I think you are totally right with your last reasoning (where do you get all this from?), and the (possibly genetically inherited) “constantly-looking-for-new-sensations” may be one of clues for our species happiness, making it at the same time one of the main forces for our evolution (if not the main one).

It is a coincidence, but just yesterday I read a thought from Krishnamurti where he implied that the path to true happiness was not in achieving goals but in the learning process that leads to them. He seemed to stress the idea of learning as the ultimate goal itself.

... this is an interesting thought, it seems that after all, we are only learning machines..., this new fact made my day!!

8:38 pm  
Blogger Jac said...

I have no evidence that we are more than 'learning machines'. This does not mean that I do not believe that we are 'real'. Is it that what qualifies us to have a soul is our individual perception that we do? Or is a soul a social construct bestowed on us by the perception of others? As a metaphysical thing, it could be formed or shaped by other souls, I suppose.

In any case, soul or no, what we experience is real. I acknowledge the immutability of our physical reality, but I, like everyone, live slightly elsewhere - in my perception of that reality. Joy. Pain. Hope. Fear. All real. All deserving of empathy and compassion.

I appreciate Bhuddist (I think) ideas which suggest that suffering can be alleviated by training ourselves not to want for things we don't have. Minimising suffering whilst still striving for wisely selected objectives is key, I believe.

1:54 pm  
Blogger Dan said...

Your last line about striving resonates with something I have been aware of for some time: I am too prone to be content. I adjust my expectations to whatever my circumstanes may be and as long as I can fulfil basic needs (food, shelter, friendship) I am content with them.

Of course in a biological sense this is fine. But in a sociological sense it puts me well behind in the rat race. I enjoy basic things so much that I lack that ambition for more complex and difficult things.

Almost lunchtime... what fun!

12:08 pm  
Blogger Jac said...

You say you are aware that you are "too prone to be content". Is this something that you feel uneasy about your own self, or a judgement you believe that our culture might cast on you?

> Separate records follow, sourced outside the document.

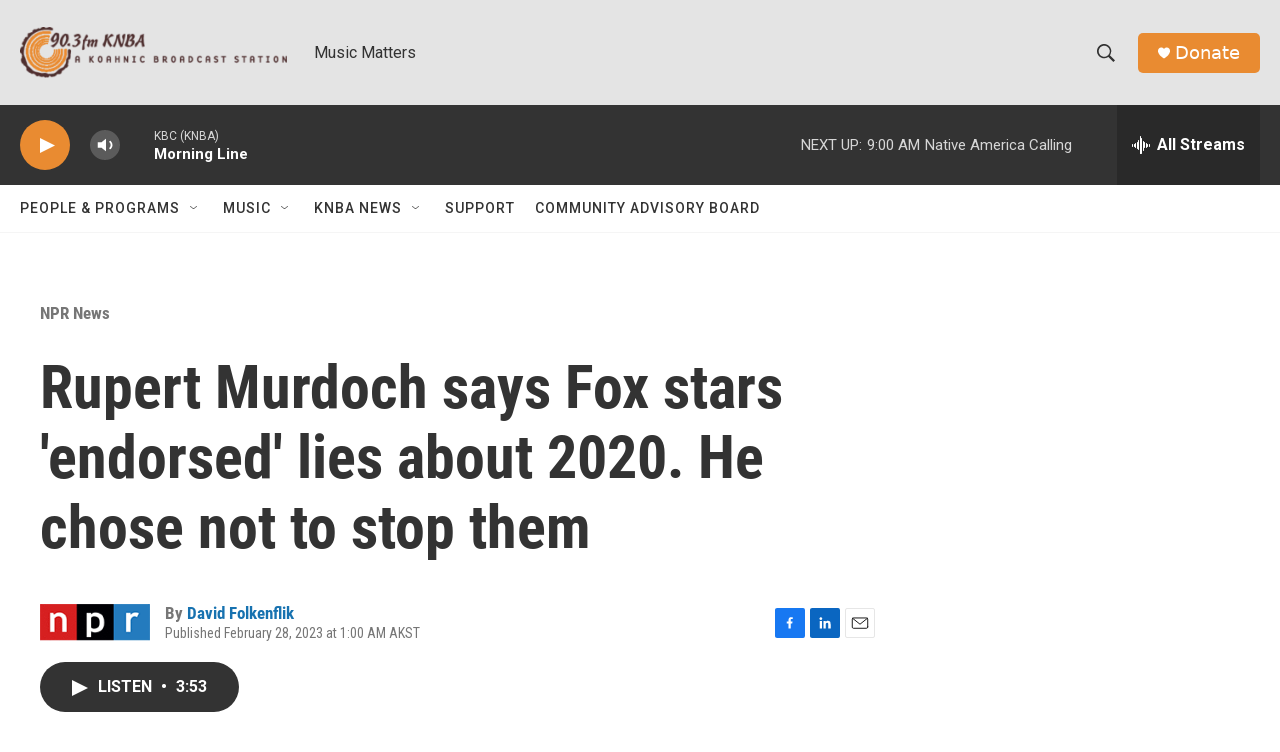

--- FILE ---
content_type: text/html; charset=utf-8
request_url: https://www.google.com/recaptcha/api2/aframe
body_size: 266
content:
<!DOCTYPE HTML><html><head><meta http-equiv="content-type" content="text/html; charset=UTF-8"></head><body><script nonce="7GMZxvunhMuulD4Z1ltwnw">/** Anti-fraud and anti-abuse applications only. See google.com/recaptcha */ try{var clients={'sodar':'https://pagead2.googlesyndication.com/pagead/sodar?'};window.addEventListener("message",function(a){try{if(a.source===window.parent){var b=JSON.parse(a.data);var c=clients[b['id']];if(c){var d=document.createElement('img');d.src=c+b['params']+'&rc='+(localStorage.getItem("rc::a")?sessionStorage.getItem("rc::b"):"");window.document.body.appendChild(d);sessionStorage.setItem("rc::e",parseInt(sessionStorage.getItem("rc::e")||0)+1);localStorage.setItem("rc::h",'1769103929049');}}}catch(b){}});window.parent.postMessage("_grecaptcha_ready", "*");}catch(b){}</script></body></html>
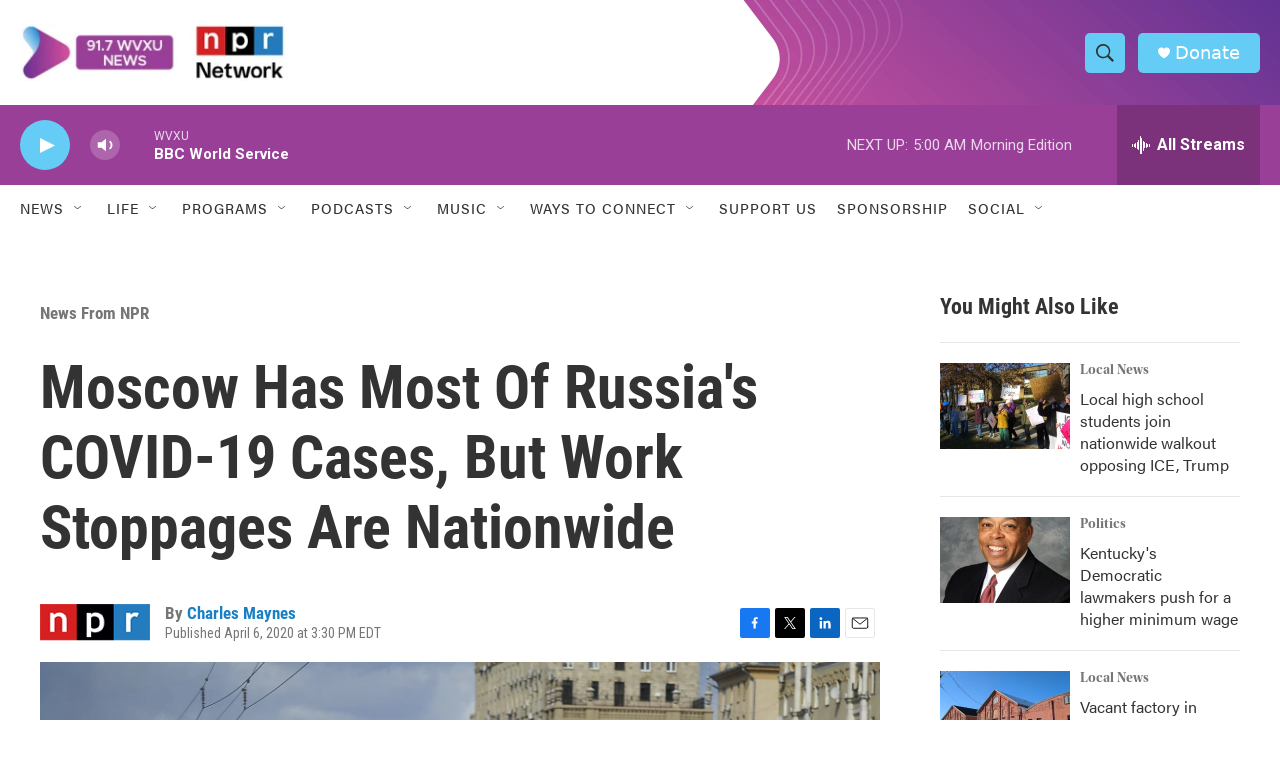

--- FILE ---
content_type: text/html; charset=utf-8
request_url: https://www.google.com/recaptcha/api2/aframe
body_size: 136
content:
<!DOCTYPE HTML><html><head><meta http-equiv="content-type" content="text/html; charset=UTF-8"></head><body><script nonce="yzxkw6ocv6VQkgZmn8EgMA">/** Anti-fraud and anti-abuse applications only. See google.com/recaptcha */ try{var clients={'sodar':'https://pagead2.googlesyndication.com/pagead/sodar?'};window.addEventListener("message",function(a){try{if(a.source===window.parent){var b=JSON.parse(a.data);var c=clients[b['id']];if(c){var d=document.createElement('img');d.src=c+b['params']+'&rc='+(localStorage.getItem("rc::a")?sessionStorage.getItem("rc::b"):"");window.document.body.appendChild(d);sessionStorage.setItem("rc::e",parseInt(sessionStorage.getItem("rc::e")||0)+1);localStorage.setItem("rc::h",'1768980195215');}}}catch(b){}});window.parent.postMessage("_grecaptcha_ready", "*");}catch(b){}</script></body></html>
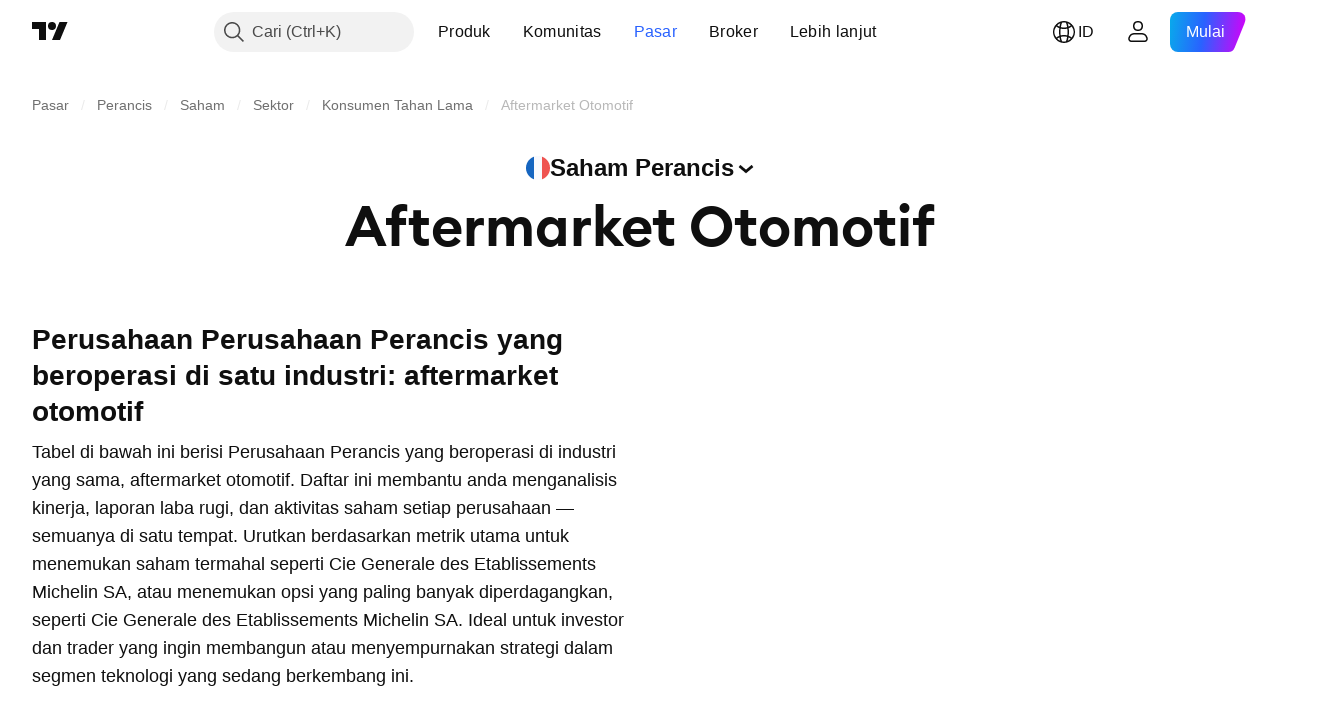

--- FILE ---
content_type: application/javascript; charset=utf-8
request_url: https://static.tradingview.com/static/bundles/id_ID.79245.2d5178a43ba68714540d.js
body_size: 429
content:
(self.webpackChunktradingview=self.webpackChunktradingview||[]).push([[79245,37117],{860265:a=>{a.exports=["Kustom"]},670037:a=>{a.exports=["Masuk atau buat akun gratis untuk melihat seluruh komponen"]},121617:a=>{a.exports=["Ayo!"]},927764:a=>{a.exports=["Arus Kas"]},607332:a=>{a.exports=["Buat lebih banyak daftar pada Penyaring"]},449507:a=>{a.exports=["Jumlah"]},984847:a=>{a.exports=["Tahunan"]},852534:a=>{a.exports=["Alamat"]},245701:a=>{a.exports=["Obligasi pilihan"]},902524:a=>{a.exports=["Neraca Keuangan"]},137260:a=>{a.exports=["Dividen"]},832349:a=>{a.exports=["Jam Perpanjangan"]},259504:a=>{a.exports=["Pertanyaan yang Sering Diajukan"]},133723:a=>{a.exports=["Arus Dana"]},998652:a=>{a.exports={en:["Holdings"]}},558462:a=>{a.exports=["Laporan Pendapatan"]},15797:a=>{a.exports=["Ikhtisar"]},620778:a=>{a.exports=["Muat Lebih Banyak"]},437117:a=>{a.exports=["Lebih lanjut"]},438746:a=>{a.exports=["Kinerja NAV"]},476822:a=>{a.exports=["Tidak ada Simbol yang sesuai dengan kriteria anda"]},975594:a=>{a.exports=["Informasi sekuritas"]},724936:a=>{a.exports=["Tampilkan definisi"]},340307:a=>{a.exports=["Per Saham"]},406122:a=>{a.exports=["Profitabilitas"]},934673:a=>{a.exports=["Per-kuartal"]},986016:a=>{a.exports=["Peringkat"]},663886:a=>{a.exports=["Risiko"]},284634:a=>{a.exports={en:["TTM"]}},411821:a=>{a.exports=["Teknikal"]},201884:a=>{a.exports=["Penilaian"]}}]);

--- FILE ---
content_type: image/svg+xml
request_url: https://s3-symbol-logo.tradingview.com/michelin.svg
body_size: 1287
content:
<!-- by TradingView --><svg width="18" height="18" viewBox="0 0 18 18" xmlns="http://www.w3.org/2000/svg"><path fill="#F0F3FA" d="M0 0h18v18H0z"/><circle cx="9" cy="9" fill="#004F9E" r="6"/><path d="M3.07 9.92a6 6 0 0 0 10.79 2.6 2.47 2.47 0 0 0-1.1-.4h-.02a5.4 5.4 0 0 0-1.61-1.07l.02-.1h.03c.7-.3 1.12-.83 1.21-1.5.07-.55-.07-1.1-.38-1.55v-.02c.09-.64-.03-1.3-.33-1.88a2.24 2.24 0 0 0-1-.95c-.1-.39-.6-.69-1.14-.67-.42 0-.87.21-1.04.53a2.94 2.94 0 0 0-1.91 2.32 2 2 0 0 0-.27 2.97 9.5 9.5 0 0 0-1.84.2h-.02a2.5 2.5 0 0 0-1.39-.48Z" fill="#323435"/><path d="M3.15 10.34a2.15 2.15 0 0 1 1.41.7v.01a2.22 2.22 0 0 1 .37 2.36c-.38-.35-.71-.75-.99-1.18a2.39 2.39 0 0 0-.76-1.75 6 6 0 0 1-.03-.14ZM13.6 12.86l-.15.16c-.06-.1-.12-.2-.2-.3l-.03-.06c.13.06.26.12.38.2Z" fill="#fff"/><path d="M10.53 14.8a22.1 22.1 0 0 1-3.93-.75c-.43-.13-.86-.29-1.27-.47a2.67 2.67 0 0 0-.43-2.83l-.03-.03a9.04 9.04 0 0 1 1.57-.13l-.03.02.3.06c.09.03.2.12.33.2.16.13.34.25.45.27.04 0 .13-.02.03-.09-.03-.02-.27-.23-.18-.34a.1.1 0 0 1 .12-.05c.3.08.55.12.64.13h.11s0-.03-.05-.05a4.07 4.07 0 0 1-1.33-.58 1.66 1.66 0 0 1-.66-1.52 1.6 1.6 0 0 1 .63-1.07c.13-.08.27-.15.42-.2.16-.05-.08-.1-.12-.1-.08-.01-.08-.09-.02-.3a2.46 2.46 0 0 1 1.6-1.68c.12-.05.24-.09.37-.12.16-.02.1-.1-.09-.12 0 0-.06 0-.03-.04a.45.45 0 0 1 .1-.08c.15-.1.34-.15.53-.16.37 0 .7.2.73.4 0 0 .02.03-.03.04-.04 0-.13.03-.03.08l.04.01.23.1h.02c.28.14 1.16.68 1.1 2.2v.13l-.01.13c-.08 0-.12.02-.06.08l.21.27c.2.35.3.76.25 1.17a1.44 1.44 0 0 1-.75 1.06c-.29.16-.6.28-.93.36-.09.01-.05.13.36.12.04 0 .11 0 .14.05.04.1-.04.26-.22.37-.17.1-.03.11.19.05.08 0 .17.03.24.06a4.89 4.89 0 0 1 2.13 1.87 6 6 0 0 1-2.64 1.48Z" fill="#fff"/><path d="M9.95 9.47a.94.94 0 0 1-.36.04c-.12-.01-.24-.04-.35-.09a1.13 1.13 0 0 1-.31-.24c.43.12.89.16 1.34.12-.1.08-.2.14-.32.18Zm.95-.57c-.04 0-.05.03-.04.04l.02.02-.05.03c-.1.04-.2.08-.31.1-.27.06-.55.07-.82.05-.45-.04-.89-.14-1.3-.31l-.12-.05-.05-.02a.09.09 0 0 0-.12.08.1.1 0 0 0 .06.1c.11.05.23.1.35.13.1.06.18.13.26.22a1.2 1.2 0 0 0 1.07.39 1 1 0 0 0 .37-.14l.23-.18.14-.1.34-.16c0 .04 0 .07.02.08.02 0 .05-.05.07-.1a.2.2 0 0 0 0-.1.15.15 0 0 0-.1-.08h-.02ZM8.42 7.37c.02-.17.12-.7.54-.66a.47.47 0 0 1 .43.48v.02a.97.97 0 0 1-.15.63.38.38 0 0 1-.26.22h-.02a.62.62 0 0 0 .28-.5c.02-.32-.12-.59-.34-.6a.33.33 0 0 0-.27.12.19.19 0 0 1 .01.37.15.15 0 0 1-.14-.12.83.83 0 0 0-.03.16c-.02.17.02.34.12.48a.28.28 0 0 1-.04-.04.72.72 0 0 1-.13-.35v-.21Zm.05.63c.04.06.1.1.17.13a.7.7 0 0 0 .19.03H9c.26 0 .5-.4.51-.8 0-.36-.04-.64-.3-.79a.59.59 0 0 0-.44-.06.52.52 0 0 0-.3.26 1.3 1.3 0 0 0-.14.4c-.04.13-.04.28-.02.42.01.15.07.29.16.4V8Zm2.6-.28-.07.2a.72.72 0 0 1-.21.3.27.27 0 0 1-.12.05.64.64 0 0 0 .26-.5c.03-.3-.11-.58-.32-.6a.32.32 0 0 0-.27.13c.07 0 .13.07.14.17a.17.17 0 0 1-.13.19.15.15 0 0 1-.14-.12.82.82 0 0 0-.03.16.66.66 0 0 0 .14.5.42.42 0 0 1-.15-.24.98.98 0 0 1 .03-.64V7.3a.46.46 0 0 1 .52-.35c.4.07.37.6.34.77v.01Zm.09-.6a.52.52 0 0 0-.23-.32.56.56 0 0 0-.33-.07.44.44 0 0 0-.09.02c-.28.09-.4.34-.47.68-.1.38.03.82.27.9.06.01.1.03.16.03h.19c.07 0 .13-.03.2-.07.1-.1.2-.22.25-.35.05-.14.08-.28.09-.42 0-.14 0-.28-.04-.42" fill="#323435"/><path d="M8.3 8.61c0-.04-.06-.04-.08-.04a.4.4 0 0 0-.13.03.3.3 0 0 0-.19.25c0 .01 0 .02.02.03a.05.05 0 0 0 .05.01.03.03 0 0 0 .02-.03c0-.03.02-.06.04-.09.06-.05.13-.09.21-.1.03 0 .06-.03.05-.06" fill="#323435"/></svg>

If you have energy enough to support yourself and sense enough to make provision for your future, I envy you your serenity. I certainly envy you your ability to be enthused by toast. :-)

8:43 pm  
Blogger Dan said...

A lot of it comes from me assuming concerns my culture may have over how I operate. Some of it however comes from me - I would like to have some of those things I am expected to have or do as a person of my age.

There is also the observation on my part that in the short term my contentedness is advantageous but in the long term it may be disadvantageous.

Lest this message seems to gloomy I should say that I do make incremental improvements in my life but it is a geologically slow process!